In terms of speed and performance, the M2 simply can’t hang on to the TT RS. The Audi’s bomb-like engine and all-wheel drive grip allow it to walk away from the M2, especially on corner exit. Don’t mistake that, though, as the M2 is properly quick. In any other company, the M2 would be silly fast. But it’s just not capable of keeping up with the Audi TT RS.
The TT RS’ engine is also more charismatic. Its five-cylinder growl is unique and loud enough to wake the dead. It burbles at low speed and roads as revs climb. It’s a spectacularly characterful engine and one that entices you to push the go pedal more and more. BMW’s inline-six is buttery smooth as usual and makes a good noise. Again, in any other company, this engine would be the benchmark. But Audi’s 2.5 liter five-pot is a gem.
When the roads get twisty, though, things turn in the BMW’s favor. Whereas the Audi TT RS is more of a point and shoot car, the BMW M2 is a momentum car. Its rear-wheel drive chassis and electronic rear-differential allow it to kick its tail out through corners in a smooth, predictable and wonderfully enjoyable manner. The M2 is the far more playful car here.

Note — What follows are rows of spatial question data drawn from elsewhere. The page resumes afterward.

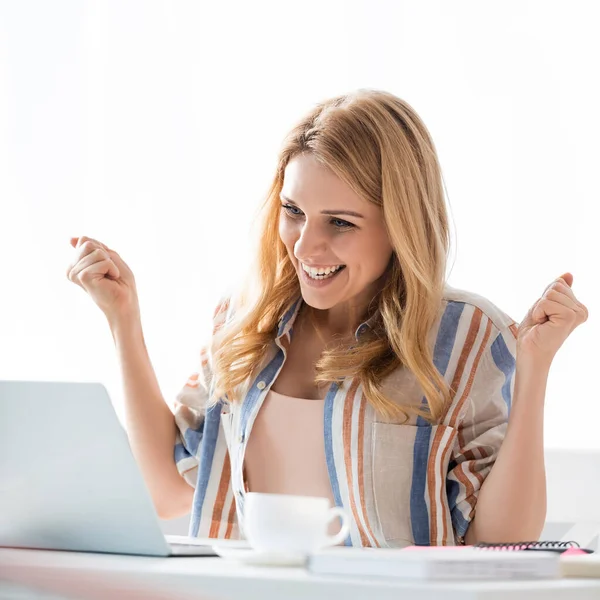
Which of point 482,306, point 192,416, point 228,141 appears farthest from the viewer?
point 228,141

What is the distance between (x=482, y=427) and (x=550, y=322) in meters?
0.30

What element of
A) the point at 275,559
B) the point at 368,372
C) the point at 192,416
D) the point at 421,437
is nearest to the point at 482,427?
the point at 421,437

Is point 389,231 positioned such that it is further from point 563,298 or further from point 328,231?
point 563,298

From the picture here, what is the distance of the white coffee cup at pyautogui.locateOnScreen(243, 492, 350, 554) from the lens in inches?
36.0

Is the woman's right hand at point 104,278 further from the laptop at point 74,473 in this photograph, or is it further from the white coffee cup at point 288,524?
the white coffee cup at point 288,524

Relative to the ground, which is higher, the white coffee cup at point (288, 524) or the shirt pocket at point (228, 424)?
the white coffee cup at point (288, 524)

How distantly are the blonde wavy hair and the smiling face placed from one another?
0.07 feet

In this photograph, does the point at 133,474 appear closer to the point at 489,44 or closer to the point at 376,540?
the point at 376,540

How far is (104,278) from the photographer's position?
64.6 inches

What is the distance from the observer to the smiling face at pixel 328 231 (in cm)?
158

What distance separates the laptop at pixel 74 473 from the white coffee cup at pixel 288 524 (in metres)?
0.10

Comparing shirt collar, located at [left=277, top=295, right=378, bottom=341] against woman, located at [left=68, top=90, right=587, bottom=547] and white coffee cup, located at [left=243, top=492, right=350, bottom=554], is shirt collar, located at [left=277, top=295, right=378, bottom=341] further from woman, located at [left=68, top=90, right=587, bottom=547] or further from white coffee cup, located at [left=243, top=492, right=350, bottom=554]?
white coffee cup, located at [left=243, top=492, right=350, bottom=554]

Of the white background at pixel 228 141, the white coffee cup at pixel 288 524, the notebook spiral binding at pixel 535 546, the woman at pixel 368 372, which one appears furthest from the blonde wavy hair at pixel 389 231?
the white background at pixel 228 141

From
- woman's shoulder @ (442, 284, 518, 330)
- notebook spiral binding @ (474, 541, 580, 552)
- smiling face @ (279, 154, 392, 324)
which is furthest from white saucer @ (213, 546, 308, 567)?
woman's shoulder @ (442, 284, 518, 330)
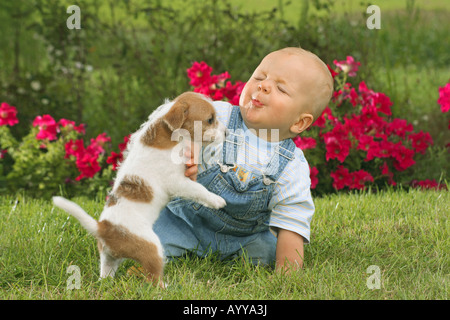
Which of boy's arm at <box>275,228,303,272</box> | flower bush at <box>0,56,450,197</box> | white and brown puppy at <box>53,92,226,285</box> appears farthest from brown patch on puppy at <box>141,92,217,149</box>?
flower bush at <box>0,56,450,197</box>

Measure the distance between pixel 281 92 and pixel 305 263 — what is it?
0.96 meters

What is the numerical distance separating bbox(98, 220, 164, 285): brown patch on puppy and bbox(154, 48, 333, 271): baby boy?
58cm

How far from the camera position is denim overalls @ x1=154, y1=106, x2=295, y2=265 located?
3.08 metres

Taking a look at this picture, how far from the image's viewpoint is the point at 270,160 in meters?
3.13

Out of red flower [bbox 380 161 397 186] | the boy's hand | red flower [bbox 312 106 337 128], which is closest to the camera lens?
the boy's hand

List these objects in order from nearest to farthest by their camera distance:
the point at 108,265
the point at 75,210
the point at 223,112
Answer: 1. the point at 75,210
2. the point at 108,265
3. the point at 223,112

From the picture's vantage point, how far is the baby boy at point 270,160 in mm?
3074

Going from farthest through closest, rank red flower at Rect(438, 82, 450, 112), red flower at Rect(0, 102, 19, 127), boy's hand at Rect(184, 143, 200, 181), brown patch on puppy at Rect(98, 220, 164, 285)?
1. red flower at Rect(0, 102, 19, 127)
2. red flower at Rect(438, 82, 450, 112)
3. boy's hand at Rect(184, 143, 200, 181)
4. brown patch on puppy at Rect(98, 220, 164, 285)

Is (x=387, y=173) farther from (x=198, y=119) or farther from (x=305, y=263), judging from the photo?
(x=198, y=119)

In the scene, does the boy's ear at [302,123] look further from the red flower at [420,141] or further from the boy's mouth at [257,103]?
the red flower at [420,141]

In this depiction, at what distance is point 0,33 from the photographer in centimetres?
767

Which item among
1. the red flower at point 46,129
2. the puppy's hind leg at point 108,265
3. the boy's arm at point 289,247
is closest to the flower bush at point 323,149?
the red flower at point 46,129

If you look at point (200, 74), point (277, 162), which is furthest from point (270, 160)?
point (200, 74)

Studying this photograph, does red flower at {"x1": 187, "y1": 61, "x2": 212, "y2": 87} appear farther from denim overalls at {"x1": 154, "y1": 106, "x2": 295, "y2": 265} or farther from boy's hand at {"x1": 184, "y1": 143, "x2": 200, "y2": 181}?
boy's hand at {"x1": 184, "y1": 143, "x2": 200, "y2": 181}
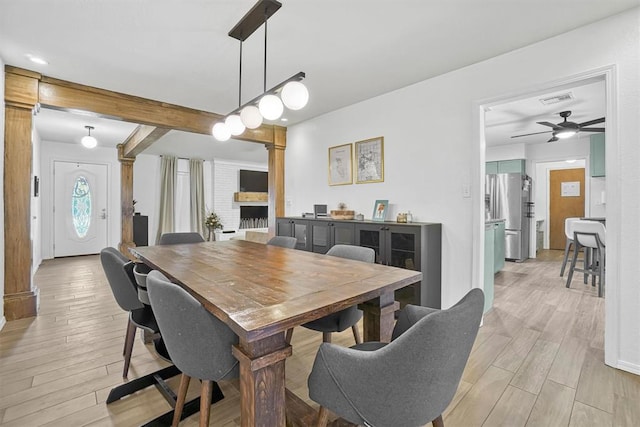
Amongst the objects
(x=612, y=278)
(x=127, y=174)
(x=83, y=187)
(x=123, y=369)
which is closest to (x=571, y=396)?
(x=612, y=278)

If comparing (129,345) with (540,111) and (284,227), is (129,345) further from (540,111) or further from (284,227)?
(540,111)

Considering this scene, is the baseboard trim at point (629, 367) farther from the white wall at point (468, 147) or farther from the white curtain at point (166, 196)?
the white curtain at point (166, 196)

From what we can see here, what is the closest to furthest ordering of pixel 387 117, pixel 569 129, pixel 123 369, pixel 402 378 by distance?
1. pixel 402 378
2. pixel 123 369
3. pixel 387 117
4. pixel 569 129

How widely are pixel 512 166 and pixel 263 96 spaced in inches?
243

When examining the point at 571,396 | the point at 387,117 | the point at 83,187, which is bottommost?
the point at 571,396

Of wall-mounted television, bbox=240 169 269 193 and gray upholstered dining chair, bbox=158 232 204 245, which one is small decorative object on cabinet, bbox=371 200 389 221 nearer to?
gray upholstered dining chair, bbox=158 232 204 245

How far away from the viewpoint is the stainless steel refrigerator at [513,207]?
5746mm

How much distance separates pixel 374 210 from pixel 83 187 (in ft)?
21.3

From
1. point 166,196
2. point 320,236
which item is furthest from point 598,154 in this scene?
point 166,196

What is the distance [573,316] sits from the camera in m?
2.95

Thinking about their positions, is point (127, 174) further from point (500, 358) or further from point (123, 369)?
point (500, 358)

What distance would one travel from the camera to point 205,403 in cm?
124

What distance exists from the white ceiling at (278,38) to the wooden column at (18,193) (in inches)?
10.7

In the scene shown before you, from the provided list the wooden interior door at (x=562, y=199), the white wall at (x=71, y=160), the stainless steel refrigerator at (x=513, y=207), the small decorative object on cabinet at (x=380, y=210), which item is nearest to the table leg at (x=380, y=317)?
the small decorative object on cabinet at (x=380, y=210)
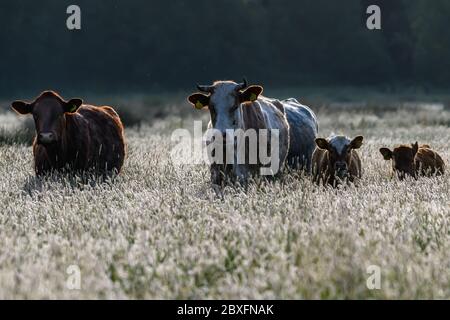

The M2 also gives the driver more feedback through the steering wheel and the seat, allowing the driver to have full confidence in what the car is doing. The TT RS, while clinically effective, is quite numb and disconnected from the driver.
On the inside, the Audi TT RS’ cabin is nicer to look at and filled with better materials, but the M2’s simpler, more driver-oriented cockpit makes it the choice for car enthusiasts. The TT RS has tech to brag to friends about, but the M2 is the more personal car to be in.
Overall, Top Gear felt that the M2 was the car they’d choose if they had to only choose one. It’s the more rewarding car to drive overall. While the Audi TT RS is brutally fast, packed with character and great looking, inside and out, the BMW M2 is the car that more consistently put smiles on faces and that’s the most important aspect of a sports car.